*Aim of the task:* In the math passage, copy the text word for word, starting at "then we would" and ending at "Markov chain theory.".

*Passage provided:*
An important observation here is that

$$\begin{aligned} \kappa _i \left( \frac{1}{2^{\sqrt{n}}} \sigma _0^i \right) = \frac{1}{2^{\sqrt{n}}}, \quad \kappa \left( (1- \frac{1}{2^{\sqrt{n}}}) v^{ i} \right) =\frac{(1- \frac{1}{2^{\sqrt{n}}})}{2^{\sqrt{n}}+1} < \frac{1}{2^{\sqrt{n}}}. \end{aligned}$$
(398)

the relevant information here is that when \(\kappa \) is applied to the summation in (397), it amounts to

$$\begin{aligned} \kappa (V_1) < \frac{1}{2^n} \sum _{y \in \{0,1\}^{\sqrt{n}}} 1 = \frac{2^{\sqrt{n}}}{2^n}. \end{aligned}$$
(399)

In other words, each \(\sigma _0\) term contributes to the number 1 in the above summation. That means if we had started with the distribution

$$\begin{aligned} V' = \bigotimes _{r \in \text {Rows}}o(1/\sqrt{n}) \frac{1}{2^{\sqrt{n}}} \sigma _0^r + \left( 1-o(1/\sqrt{n}) \frac{1}{2^{\sqrt{n}}} \right) v^r, \end{aligned}$$
(400)

then we would have obtained

$$\begin{aligned} \kappa (V') = \frac{2}{2^n+1} \left( 1+\frac{1}{{{\,\textrm{poly}\,}}(n)}\right) , \end{aligned}$$
(401)

which is exactly what we want. The last relevant piece of information is that if \(v''_j\) is a distribution over row j that with probability 1 contains a nonzero item, then when \(\text {Ch}[G_j]\) is applied to it, it will instantly get mapped to \(v_j\). This phenomenon is related to strong stationarity in Markov chain theory.

*Data:*
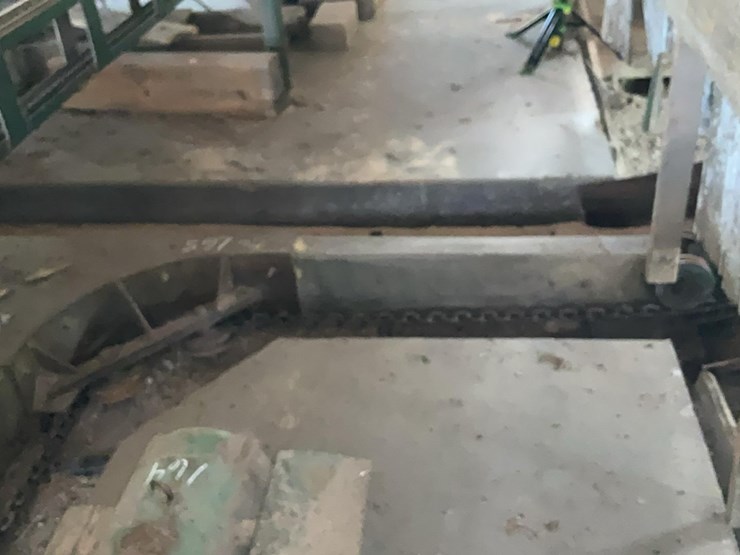 #166-•-barn-sweep-conveyor-image-11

*Reply to the task:*
then we would have obtained

$$\begin{aligned} \kappa (V') = \frac{2}{2^n+1} \left( 1+\frac{1}{{{\,\textrm{poly}\,}}(n)}\right) , \end{aligned}$$
(401)

which is exactly what we want. The last relevant piece of information is that if \(v''_j\) is a distribution over row j that with probability 1 contains a nonzero item, then when \(\text {Ch}[G_j]\) is applied to it, it will instantly get mapped to \(v_j\). This phenomenon is related to strong stationarity in Markov chain theory.